Direction =
Swap "nearest" for "closest" in the entries starting at the line containing "From amongst" and ending at the last line of the entries. Give those lines again with everything else unchanged.
Start Supplied material
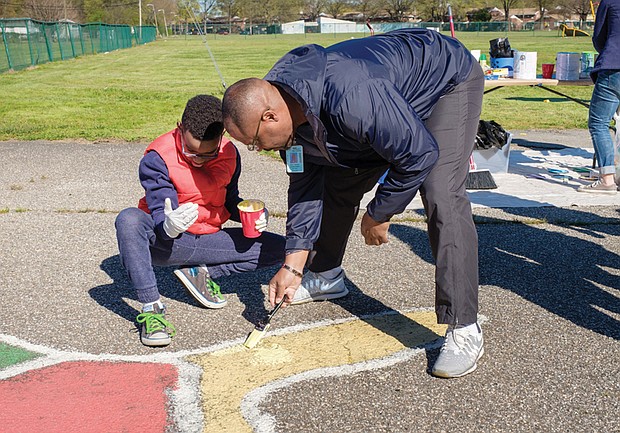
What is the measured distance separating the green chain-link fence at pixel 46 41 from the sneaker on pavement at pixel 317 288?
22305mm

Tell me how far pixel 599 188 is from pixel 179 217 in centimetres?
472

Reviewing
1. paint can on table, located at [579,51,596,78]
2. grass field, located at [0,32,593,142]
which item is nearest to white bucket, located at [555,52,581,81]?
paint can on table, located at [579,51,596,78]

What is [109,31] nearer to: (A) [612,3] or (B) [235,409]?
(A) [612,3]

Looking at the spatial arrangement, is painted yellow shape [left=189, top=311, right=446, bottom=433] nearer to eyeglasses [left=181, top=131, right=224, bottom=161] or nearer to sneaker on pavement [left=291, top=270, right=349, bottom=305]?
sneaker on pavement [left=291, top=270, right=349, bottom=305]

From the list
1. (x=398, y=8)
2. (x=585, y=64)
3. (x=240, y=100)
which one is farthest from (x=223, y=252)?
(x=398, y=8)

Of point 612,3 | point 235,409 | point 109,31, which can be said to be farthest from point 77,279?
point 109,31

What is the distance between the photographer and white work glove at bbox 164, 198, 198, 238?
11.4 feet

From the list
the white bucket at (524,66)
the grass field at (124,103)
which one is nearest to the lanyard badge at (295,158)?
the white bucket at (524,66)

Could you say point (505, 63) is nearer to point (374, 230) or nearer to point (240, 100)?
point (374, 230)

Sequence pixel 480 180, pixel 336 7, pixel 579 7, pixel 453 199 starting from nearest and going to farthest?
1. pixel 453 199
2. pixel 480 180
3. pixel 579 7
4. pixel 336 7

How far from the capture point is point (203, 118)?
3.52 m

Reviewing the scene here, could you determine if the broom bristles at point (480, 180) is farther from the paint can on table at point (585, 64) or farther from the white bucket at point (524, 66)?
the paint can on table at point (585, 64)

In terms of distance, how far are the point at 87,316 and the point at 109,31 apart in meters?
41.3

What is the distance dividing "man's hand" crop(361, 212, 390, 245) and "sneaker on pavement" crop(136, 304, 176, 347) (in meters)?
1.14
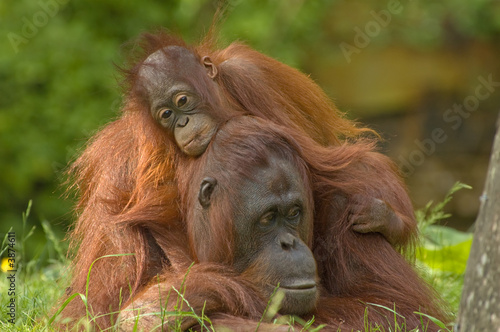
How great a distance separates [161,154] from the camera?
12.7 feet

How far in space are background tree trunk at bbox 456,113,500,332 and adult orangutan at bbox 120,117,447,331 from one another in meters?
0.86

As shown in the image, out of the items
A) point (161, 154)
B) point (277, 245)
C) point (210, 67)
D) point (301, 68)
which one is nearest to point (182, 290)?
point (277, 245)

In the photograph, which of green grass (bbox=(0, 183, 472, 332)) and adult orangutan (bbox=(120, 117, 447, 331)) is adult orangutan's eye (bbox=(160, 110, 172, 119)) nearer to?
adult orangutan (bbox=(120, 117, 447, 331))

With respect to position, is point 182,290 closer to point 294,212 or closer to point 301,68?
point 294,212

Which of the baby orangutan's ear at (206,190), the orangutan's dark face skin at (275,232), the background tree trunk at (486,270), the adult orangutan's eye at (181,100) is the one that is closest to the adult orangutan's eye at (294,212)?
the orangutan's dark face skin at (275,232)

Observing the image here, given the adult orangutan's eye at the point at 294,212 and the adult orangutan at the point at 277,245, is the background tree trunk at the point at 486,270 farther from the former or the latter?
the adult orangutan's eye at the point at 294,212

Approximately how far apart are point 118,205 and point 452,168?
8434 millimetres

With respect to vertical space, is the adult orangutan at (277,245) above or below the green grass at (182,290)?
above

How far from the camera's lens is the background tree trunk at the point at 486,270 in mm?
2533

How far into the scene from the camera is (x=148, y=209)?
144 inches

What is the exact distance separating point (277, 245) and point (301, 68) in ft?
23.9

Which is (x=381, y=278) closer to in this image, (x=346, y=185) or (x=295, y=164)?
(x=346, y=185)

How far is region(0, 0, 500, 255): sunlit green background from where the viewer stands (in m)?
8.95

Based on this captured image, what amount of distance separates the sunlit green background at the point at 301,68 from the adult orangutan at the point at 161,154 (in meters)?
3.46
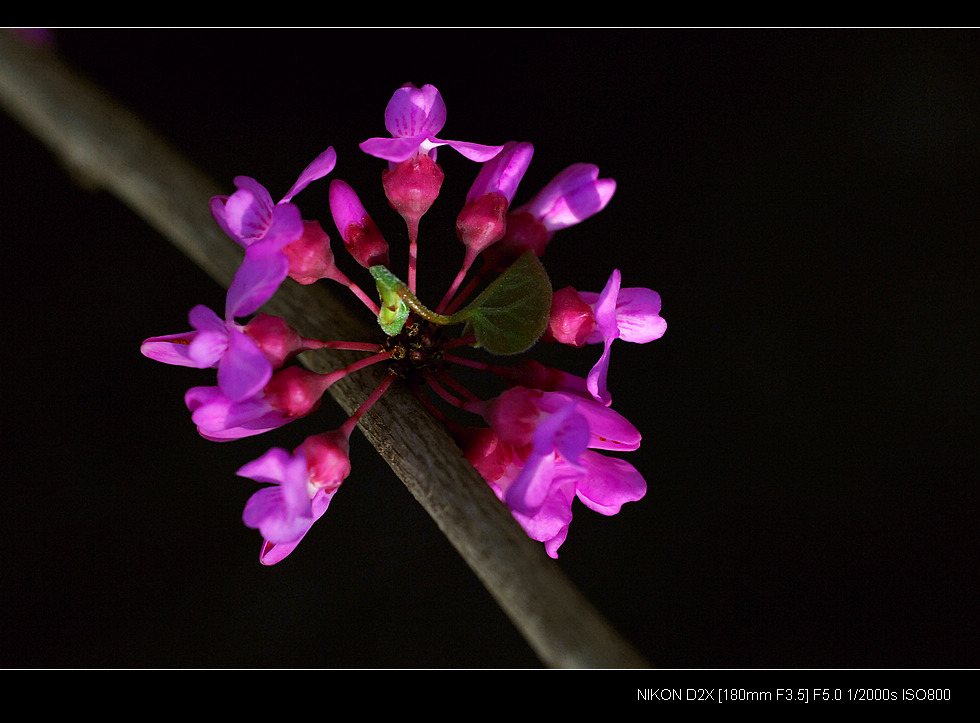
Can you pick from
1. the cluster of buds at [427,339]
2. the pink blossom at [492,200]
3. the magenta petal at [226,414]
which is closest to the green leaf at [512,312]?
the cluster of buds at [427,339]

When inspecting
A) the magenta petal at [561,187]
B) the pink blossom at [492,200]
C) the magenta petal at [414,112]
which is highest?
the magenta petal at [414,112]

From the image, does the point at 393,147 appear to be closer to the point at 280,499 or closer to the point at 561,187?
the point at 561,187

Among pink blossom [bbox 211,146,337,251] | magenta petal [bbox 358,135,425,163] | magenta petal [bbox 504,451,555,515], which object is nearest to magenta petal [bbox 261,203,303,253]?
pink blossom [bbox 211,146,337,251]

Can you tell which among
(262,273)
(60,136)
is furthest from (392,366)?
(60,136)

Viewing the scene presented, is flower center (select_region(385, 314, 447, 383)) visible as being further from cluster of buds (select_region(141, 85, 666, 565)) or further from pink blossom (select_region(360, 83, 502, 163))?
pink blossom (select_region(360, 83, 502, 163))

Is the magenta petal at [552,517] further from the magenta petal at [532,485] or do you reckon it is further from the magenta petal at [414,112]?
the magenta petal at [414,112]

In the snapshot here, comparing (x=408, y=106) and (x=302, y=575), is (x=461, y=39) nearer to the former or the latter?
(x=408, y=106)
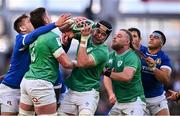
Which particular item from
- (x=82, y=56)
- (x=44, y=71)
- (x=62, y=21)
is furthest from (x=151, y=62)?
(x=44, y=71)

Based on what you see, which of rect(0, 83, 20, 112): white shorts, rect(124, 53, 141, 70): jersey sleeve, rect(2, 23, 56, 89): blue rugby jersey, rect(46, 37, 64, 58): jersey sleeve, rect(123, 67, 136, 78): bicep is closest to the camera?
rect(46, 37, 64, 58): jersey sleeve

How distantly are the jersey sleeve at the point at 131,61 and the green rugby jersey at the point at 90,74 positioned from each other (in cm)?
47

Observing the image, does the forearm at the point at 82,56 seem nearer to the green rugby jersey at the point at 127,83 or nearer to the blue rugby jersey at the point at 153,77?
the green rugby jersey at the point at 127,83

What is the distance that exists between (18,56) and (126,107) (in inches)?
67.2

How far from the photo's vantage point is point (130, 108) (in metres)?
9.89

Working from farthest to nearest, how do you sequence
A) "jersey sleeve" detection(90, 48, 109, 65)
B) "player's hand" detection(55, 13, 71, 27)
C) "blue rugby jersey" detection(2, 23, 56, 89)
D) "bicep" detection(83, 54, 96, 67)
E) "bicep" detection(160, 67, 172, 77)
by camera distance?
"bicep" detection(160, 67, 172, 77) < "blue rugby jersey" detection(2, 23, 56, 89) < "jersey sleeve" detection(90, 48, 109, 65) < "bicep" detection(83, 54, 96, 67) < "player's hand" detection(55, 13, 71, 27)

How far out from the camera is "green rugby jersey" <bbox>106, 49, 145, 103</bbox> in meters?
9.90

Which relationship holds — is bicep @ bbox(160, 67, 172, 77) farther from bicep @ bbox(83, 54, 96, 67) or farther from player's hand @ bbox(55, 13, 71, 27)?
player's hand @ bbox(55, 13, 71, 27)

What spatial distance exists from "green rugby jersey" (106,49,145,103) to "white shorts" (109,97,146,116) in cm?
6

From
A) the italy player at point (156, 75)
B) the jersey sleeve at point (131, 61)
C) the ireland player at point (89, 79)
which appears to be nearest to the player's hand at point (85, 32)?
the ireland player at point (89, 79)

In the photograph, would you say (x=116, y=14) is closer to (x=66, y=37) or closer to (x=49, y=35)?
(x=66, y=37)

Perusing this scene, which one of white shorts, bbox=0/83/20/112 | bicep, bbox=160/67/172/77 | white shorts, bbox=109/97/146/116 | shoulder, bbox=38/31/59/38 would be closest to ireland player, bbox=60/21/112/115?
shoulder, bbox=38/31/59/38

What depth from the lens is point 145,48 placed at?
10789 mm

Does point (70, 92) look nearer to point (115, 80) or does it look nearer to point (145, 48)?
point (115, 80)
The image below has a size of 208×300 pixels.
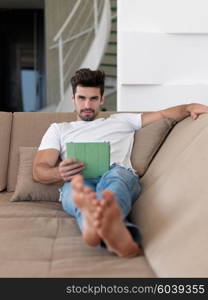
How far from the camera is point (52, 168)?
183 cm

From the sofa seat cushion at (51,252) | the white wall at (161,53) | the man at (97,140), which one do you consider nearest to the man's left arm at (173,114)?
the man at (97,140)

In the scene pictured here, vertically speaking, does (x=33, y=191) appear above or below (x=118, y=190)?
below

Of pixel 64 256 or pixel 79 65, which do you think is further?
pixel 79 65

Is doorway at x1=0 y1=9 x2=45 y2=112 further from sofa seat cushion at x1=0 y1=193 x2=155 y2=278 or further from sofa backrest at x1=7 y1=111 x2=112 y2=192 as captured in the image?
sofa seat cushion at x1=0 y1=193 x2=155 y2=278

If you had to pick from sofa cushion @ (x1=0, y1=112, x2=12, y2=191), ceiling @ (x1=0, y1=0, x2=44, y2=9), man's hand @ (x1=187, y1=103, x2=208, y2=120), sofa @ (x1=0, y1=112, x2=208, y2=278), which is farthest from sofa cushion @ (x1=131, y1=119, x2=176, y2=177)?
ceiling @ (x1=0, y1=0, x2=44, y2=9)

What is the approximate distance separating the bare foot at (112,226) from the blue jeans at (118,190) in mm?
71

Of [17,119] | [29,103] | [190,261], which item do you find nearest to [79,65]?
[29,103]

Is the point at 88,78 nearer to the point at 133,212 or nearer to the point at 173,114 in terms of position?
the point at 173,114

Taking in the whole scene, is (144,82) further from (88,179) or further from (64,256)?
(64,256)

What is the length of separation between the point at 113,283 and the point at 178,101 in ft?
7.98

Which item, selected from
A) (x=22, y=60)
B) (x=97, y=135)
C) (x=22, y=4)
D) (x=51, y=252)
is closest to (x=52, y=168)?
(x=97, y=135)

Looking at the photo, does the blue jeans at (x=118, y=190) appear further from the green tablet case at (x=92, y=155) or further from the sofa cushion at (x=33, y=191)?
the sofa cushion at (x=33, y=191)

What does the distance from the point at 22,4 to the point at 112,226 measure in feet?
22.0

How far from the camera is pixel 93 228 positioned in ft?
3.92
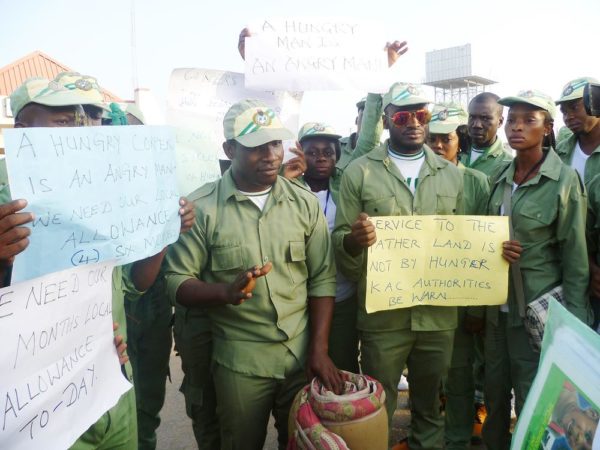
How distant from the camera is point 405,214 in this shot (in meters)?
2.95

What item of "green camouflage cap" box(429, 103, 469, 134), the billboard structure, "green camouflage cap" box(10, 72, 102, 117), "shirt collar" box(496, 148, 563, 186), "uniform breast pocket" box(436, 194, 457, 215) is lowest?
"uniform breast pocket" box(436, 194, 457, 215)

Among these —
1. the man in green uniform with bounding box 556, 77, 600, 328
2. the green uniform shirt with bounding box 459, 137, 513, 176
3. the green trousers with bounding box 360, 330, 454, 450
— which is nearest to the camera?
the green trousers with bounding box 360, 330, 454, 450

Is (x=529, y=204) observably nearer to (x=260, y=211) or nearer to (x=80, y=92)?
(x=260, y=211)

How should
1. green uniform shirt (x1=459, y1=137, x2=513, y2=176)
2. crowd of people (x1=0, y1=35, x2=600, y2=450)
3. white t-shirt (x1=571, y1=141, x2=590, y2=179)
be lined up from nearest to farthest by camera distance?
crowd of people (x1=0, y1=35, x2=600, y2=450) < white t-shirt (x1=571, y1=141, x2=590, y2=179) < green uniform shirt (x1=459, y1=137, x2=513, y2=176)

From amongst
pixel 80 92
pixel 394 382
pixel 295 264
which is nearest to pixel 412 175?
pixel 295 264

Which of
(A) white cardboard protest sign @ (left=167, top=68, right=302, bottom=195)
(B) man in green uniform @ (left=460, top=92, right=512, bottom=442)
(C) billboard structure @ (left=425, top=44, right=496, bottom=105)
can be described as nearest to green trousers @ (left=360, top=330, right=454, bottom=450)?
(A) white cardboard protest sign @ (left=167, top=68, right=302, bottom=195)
End Supplied material
Solution below =
From amongst
pixel 80 92
pixel 394 382
pixel 295 264
which is closest to pixel 412 175?
pixel 295 264

Which of
(A) white cardboard protest sign @ (left=167, top=68, right=302, bottom=195)
(B) man in green uniform @ (left=460, top=92, right=512, bottom=442)
(C) billboard structure @ (left=425, top=44, right=496, bottom=105)
can be described as closest to green trousers @ (left=360, top=330, right=454, bottom=450)?
(A) white cardboard protest sign @ (left=167, top=68, right=302, bottom=195)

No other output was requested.